*** TEXTAUSZUG

Im Klarwerden über diese Anleitungen liegt die Einsicht, daß eine wirkliche Versöhnung nicht bloß auf einer Sehnsucht nach Harmonie basieren kann. Sie erfordert ein einvernehmliches Verständnis, welche Handlungen dazu geführt haben, daß diese Disharmonie entstanden ist, wie auch das Versprechen, diese Handlungen in Zukunft nicht mehr zu setzten. Dies erfordert wiederum ein deutlich ausgesprochenes Einverständnis, wie auch ein Bekenntnis zu einvernehmlichen Standards von Richtig und Falsch. Selbst, wenn sich die Parteien einer Versöhnung darauf einigen, sich nicht zu einigen, erfordert ihr Einverständnis die Unterscheidung von richtigen und falschen Wegen, um ihre Differenzen zu handhaben.

Nun ist dieses Richtig und Falsch zu einem unguten Schlagabtausch in westlichen buddhistischen Kreisen geworden. Entstanden ist dies hauptsächlich aus der Art und Weise, wie wir in unserer eigenen Kultur Recht und Falsch als missbraucht beobachtet haben; so wie, wenn eine Person versucht hätte, eigenmächtig Standards oder böswillige Bestrafungen für andere einzuführen, oder heuchlerische Ansprüche, daß andere Standards folgen müssten, während er dies selbst nicht zu befolgen braucht.

Um diesen Verletzungen aus dem Wege zu gehen, ziehen es manche vor, nach einer nicht-dualen Sichtweise, die Anhaftungen an Richtig und Falsch durchdringen sollte, zu leben. Diese Sichtweise ist allerdings ebenso offen für Misshandlungen. Innerhalb von Gemeinschaften, wo dies toleriert ist, können verantwortungslose Mitglieder die Rhetorik der Nicht-Dualität und der Nicht-Anhaftung nutzen, um ihr eindeutig falsches Verhalten zu entschuldigen; deren Opfer werden ohne gemeinschaftlich festgelegte Regeln, auf deren Basis sie Wiedergutmachung einberufen können, links liegen gelassen. Selbst der Akt des Verzeihens ist in solch einer Umgebung suspekt: Mit welchem Recht richtet das Opfer Handlungen so, als würden sie ein Verzeihen erfordern oder nicht? All zu oft werden die Opfer als im Unrecht angesehen, da sie ihre Standards gegenüber anderen hochgehalten haben und nicht in der Lage sind, sich auch aus ihren dualistischen Ansichten zu erheben.

******

▶ AUFGABENSTELLUNG
Zählen Sie alle Voraussetzungen einer wirklichen Versöhnung auf, die der Textauszug über Versöhnung in den beiden Sätzen nennt, die mit „Sie erfordert“ und „Dies erfordert wiederum“ beginnen.

*** INHALT DES DATENSATZES

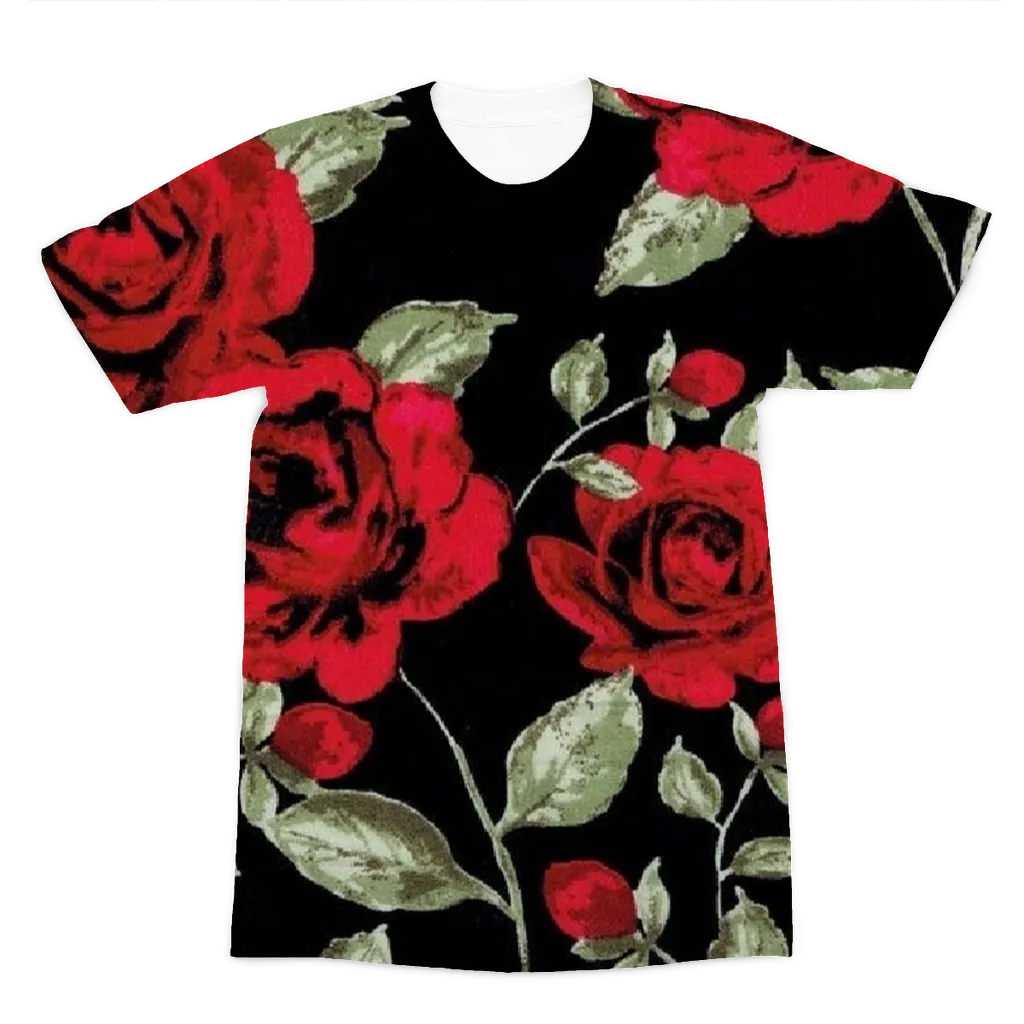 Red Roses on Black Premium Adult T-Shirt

******
*** INHALT DES DATENSATZES

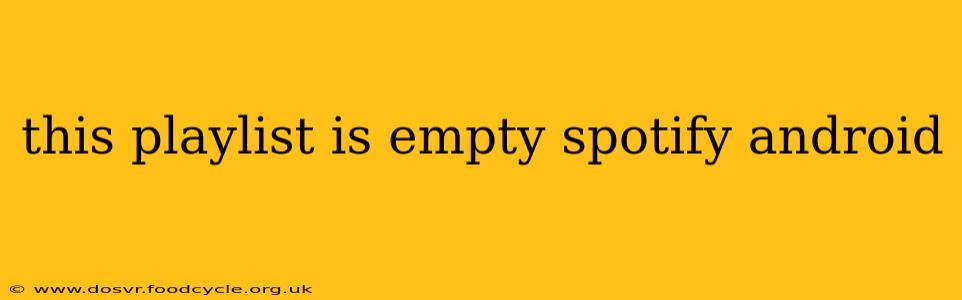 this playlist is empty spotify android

******

▶ SCHRIFTLICHE ANTWORT
- ein einvernehmliches Verständnis, welche Handlungen die Disharmonie verursacht haben
- das Versprechen, diese Handlungen künftig nicht mehr zu begehen
- ein deutlich ausgesprochenes Einverständnis
- ein Bekenntnis zu einvernehmlichen Standards von Richtig und Falsch